## SUPPLIED DATA

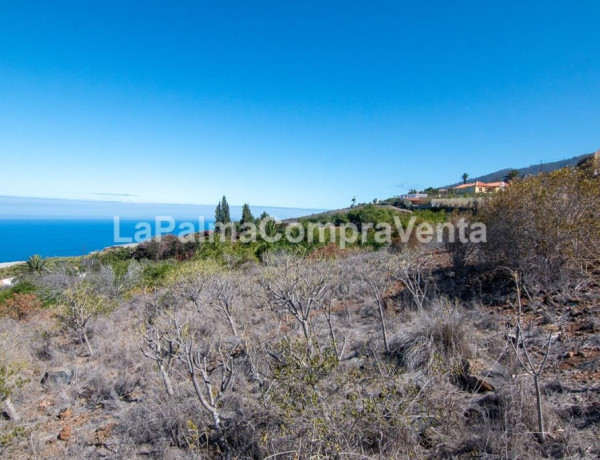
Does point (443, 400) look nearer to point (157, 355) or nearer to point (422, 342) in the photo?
point (422, 342)

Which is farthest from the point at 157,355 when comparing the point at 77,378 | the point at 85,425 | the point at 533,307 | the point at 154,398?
the point at 533,307

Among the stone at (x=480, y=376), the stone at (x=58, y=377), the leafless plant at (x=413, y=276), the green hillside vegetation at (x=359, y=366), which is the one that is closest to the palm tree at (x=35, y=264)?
the green hillside vegetation at (x=359, y=366)

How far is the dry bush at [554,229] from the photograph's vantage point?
6762 mm

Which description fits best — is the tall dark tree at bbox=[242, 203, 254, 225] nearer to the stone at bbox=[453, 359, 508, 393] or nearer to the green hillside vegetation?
the green hillside vegetation

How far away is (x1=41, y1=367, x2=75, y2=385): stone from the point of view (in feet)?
20.4

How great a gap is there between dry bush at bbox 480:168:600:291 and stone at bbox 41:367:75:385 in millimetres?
10074

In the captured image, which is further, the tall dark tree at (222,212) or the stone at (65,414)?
the tall dark tree at (222,212)

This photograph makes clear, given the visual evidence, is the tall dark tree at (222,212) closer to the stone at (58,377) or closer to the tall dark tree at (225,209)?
the tall dark tree at (225,209)

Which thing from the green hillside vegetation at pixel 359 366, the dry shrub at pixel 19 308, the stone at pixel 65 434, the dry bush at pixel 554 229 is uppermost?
the dry bush at pixel 554 229

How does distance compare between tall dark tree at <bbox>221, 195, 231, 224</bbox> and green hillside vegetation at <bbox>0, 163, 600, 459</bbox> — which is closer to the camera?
green hillside vegetation at <bbox>0, 163, 600, 459</bbox>

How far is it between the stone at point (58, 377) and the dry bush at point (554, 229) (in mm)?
10074

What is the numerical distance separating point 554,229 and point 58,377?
36.0 feet

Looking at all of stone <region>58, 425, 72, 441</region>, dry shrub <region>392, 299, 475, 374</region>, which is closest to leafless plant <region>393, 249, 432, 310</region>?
dry shrub <region>392, 299, 475, 374</region>

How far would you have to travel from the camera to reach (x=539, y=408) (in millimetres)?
3047
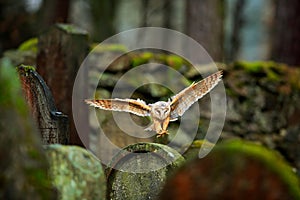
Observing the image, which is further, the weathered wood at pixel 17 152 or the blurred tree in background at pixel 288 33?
the blurred tree in background at pixel 288 33

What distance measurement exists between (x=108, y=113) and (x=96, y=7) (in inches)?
280

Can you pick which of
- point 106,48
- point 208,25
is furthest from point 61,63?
point 208,25

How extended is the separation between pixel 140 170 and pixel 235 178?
132cm

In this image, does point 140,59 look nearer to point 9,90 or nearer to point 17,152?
point 9,90

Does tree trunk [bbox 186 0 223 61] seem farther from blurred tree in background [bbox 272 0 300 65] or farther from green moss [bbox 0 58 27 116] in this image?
green moss [bbox 0 58 27 116]

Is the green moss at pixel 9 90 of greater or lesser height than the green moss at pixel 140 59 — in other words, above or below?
above

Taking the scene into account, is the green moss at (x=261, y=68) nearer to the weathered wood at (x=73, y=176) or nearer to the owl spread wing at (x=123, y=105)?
the owl spread wing at (x=123, y=105)

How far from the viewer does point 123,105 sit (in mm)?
4215

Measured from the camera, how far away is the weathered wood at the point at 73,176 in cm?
283

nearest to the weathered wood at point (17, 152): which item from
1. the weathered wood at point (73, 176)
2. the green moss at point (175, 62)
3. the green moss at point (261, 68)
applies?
the weathered wood at point (73, 176)

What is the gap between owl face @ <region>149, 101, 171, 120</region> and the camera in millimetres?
4234

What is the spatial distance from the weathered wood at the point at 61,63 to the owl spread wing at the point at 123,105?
1.27m

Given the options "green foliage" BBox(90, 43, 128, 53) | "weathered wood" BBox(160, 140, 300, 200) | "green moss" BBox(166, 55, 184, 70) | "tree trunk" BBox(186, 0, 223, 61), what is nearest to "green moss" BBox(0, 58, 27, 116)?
"weathered wood" BBox(160, 140, 300, 200)

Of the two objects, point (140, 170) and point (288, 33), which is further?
point (288, 33)
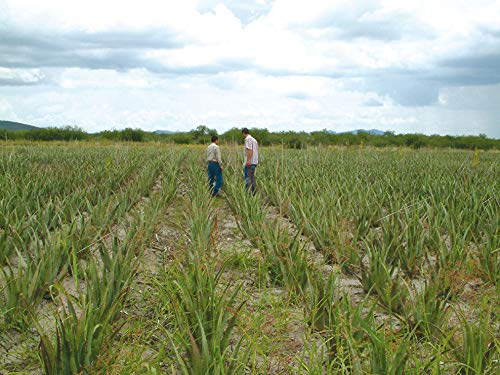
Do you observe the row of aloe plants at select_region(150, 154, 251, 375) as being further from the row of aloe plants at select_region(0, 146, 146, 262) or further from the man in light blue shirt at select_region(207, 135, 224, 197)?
the man in light blue shirt at select_region(207, 135, 224, 197)

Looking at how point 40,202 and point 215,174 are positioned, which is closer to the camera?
point 40,202

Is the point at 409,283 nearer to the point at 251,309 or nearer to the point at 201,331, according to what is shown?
the point at 251,309

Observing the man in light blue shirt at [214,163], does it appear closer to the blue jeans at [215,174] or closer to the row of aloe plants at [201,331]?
the blue jeans at [215,174]

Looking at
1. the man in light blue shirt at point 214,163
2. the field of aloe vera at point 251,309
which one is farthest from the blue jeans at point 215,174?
the field of aloe vera at point 251,309

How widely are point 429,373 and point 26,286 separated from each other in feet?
8.34

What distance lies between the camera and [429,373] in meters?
2.62

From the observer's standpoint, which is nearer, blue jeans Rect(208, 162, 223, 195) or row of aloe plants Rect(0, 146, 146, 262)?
row of aloe plants Rect(0, 146, 146, 262)

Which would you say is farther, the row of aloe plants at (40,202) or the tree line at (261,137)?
the tree line at (261,137)

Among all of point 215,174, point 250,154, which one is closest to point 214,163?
point 215,174

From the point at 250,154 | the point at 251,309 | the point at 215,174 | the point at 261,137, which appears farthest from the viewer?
the point at 261,137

## WHAT IS EXPECTED
Recast the stretch of entries from the line containing "Which would you" through the end of the entries as a two-column CSV with the headers input and output. Give one row per entry, with its wording and its answer each in a single quoted field and any line breaks turned into spaces.

## COMPLETED EXERCISE
input,output
"Which would you say is farther, the row of aloe plants at (40,202) or the tree line at (261,137)?","the tree line at (261,137)"
"Among all of point 215,174, point 250,154, which one is closest to point 214,163?","point 215,174"
"From the point at 250,154 | the point at 251,309 | the point at 215,174 | the point at 261,137, which appears farthest from the viewer?","the point at 261,137"